Many of his shows have some of the longest run times on French television, such as Paris Dernière, Tout le monde en parle, and On a tout essayé. He is the author of several books, including best-sellers (Louis XX – Contre-enquête sur la Monarchie and Confessions d’un Babyboomer). In 2013, he released and produced the French movie Max.
His parents were originally from Nice, in southern France. His father, a construction worker, settled for a short while in Bourganeuf (Creuse) where Thierry Ardisson was born.
In 1969, Thierry Ardisson moved to Paris to start a career in advertising. He was first hired at BBDO, then at TBWA, and later at Ted Bates, before founding his own agency, Business, in 1978 with Éric Bousquet and Henri Baché.
While working for Business, he invented the 8-second TV ad format to allow low-budget advertisers to access television media.

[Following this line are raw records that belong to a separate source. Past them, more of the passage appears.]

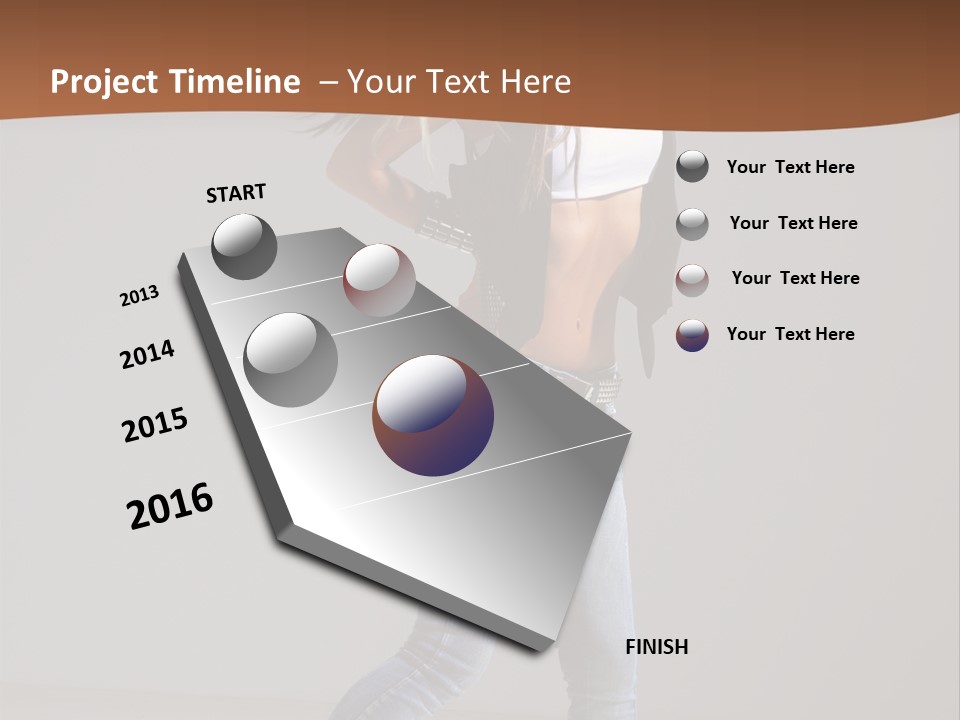 Project Timeline – Your Text Here

START

2013

2014

2015

2016

FINISH

Your Text Here

Your Text Here

Your Text Here

Your Text Here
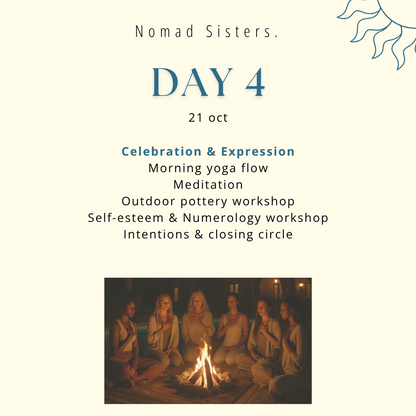 Nomad Sisters.

DAY 4

21 oct

Celebration & Expression
Morning yoga flow
Meditation
Outdoor pottery workshop
Self-esteem & Numerology workshop
Intentions & closing circle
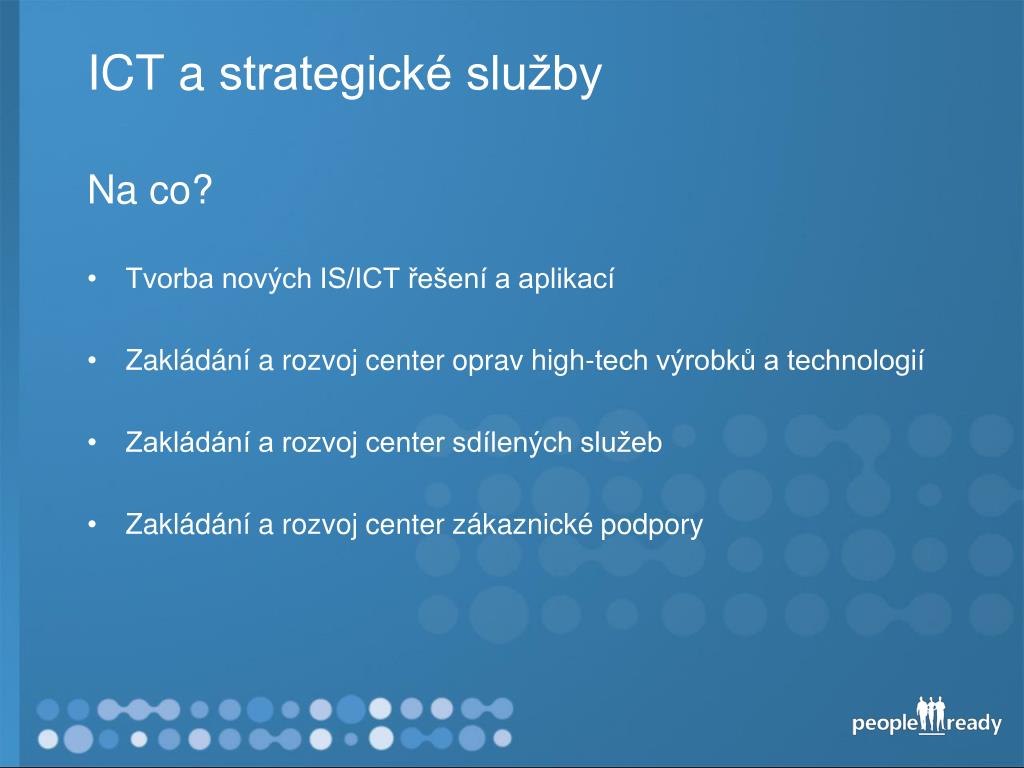 ICT a strategické služby

Na co?

• Tvorba nových IS/ICT řešení a aplikací

• Zakládání a rozvoj center oprav high-tech výrobků a technologií

• Zakládání a rozvoj center sdílených služeb

• Zakládání a rozvoj center zákaznické podpory

people ready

As a copywriter, he wrote a number of memorable slogans for French consumers. Business also sold articles to French newspapers and magazines. As a writer, he contributed to the underground magazine, Façade.
In 1984, he was hired as the vice-director of publications for the Hachette-Filipacchi press group. His editorial decisions were considered too provocative and led to his discharge. But in 1992, he worked a new partnership with Hachette-Filipacchi and launched the magazine Entrevue. He sold his shares of the company back to Hachette-Filipacchi in 1995.
In 1998, he launched the consumer magazine J’économise (“I save up”) which peaked at 420,000 prints.
In 1980, in the course of the interviews that his agency Business conducted for French newspapers and magazines, Thierry Ardisson interviewed French tennis player Yannick Noah who admitted to smoking hashish and that tennis players regularly took amphetamines before the games, a scandal that led to his first appearance on television.
In 1985, he adapted his press interviews (called Descente de police) for the French TV network TF1, but the concept – too brutal and provocative – got censored by French media authorities. TF1 kept him to host the show Scoop à la une. He then coproduced the show À la folie pas du tout from 1986 to 1987, hosted by later-famous news anchor host, Patrick Poivre-d’Arvor.
In 1987, he sold his shares of his advertising agency Business and founded the TV production company Ardisson & Lumières.
From 1987 to 1988, he produced for the TV network La Cinq the show Face à Face, hosted by Guillaume Durand, as well as Bains de minuit, a late-night show shot in the then-trendy night club Les Bains Douches that he hosted. From 1988 and 1990, he hosted the show Lunettes noires pour nuits blanches, shot in the parisian theater Le Palace and aired on French TV channel Antenne 2. For this show, he created the concept of “formatted interviews” such as “interview first time,” “self-interview” or “stupid questions.” During the same period, he coproduced the show Stars à la Barre.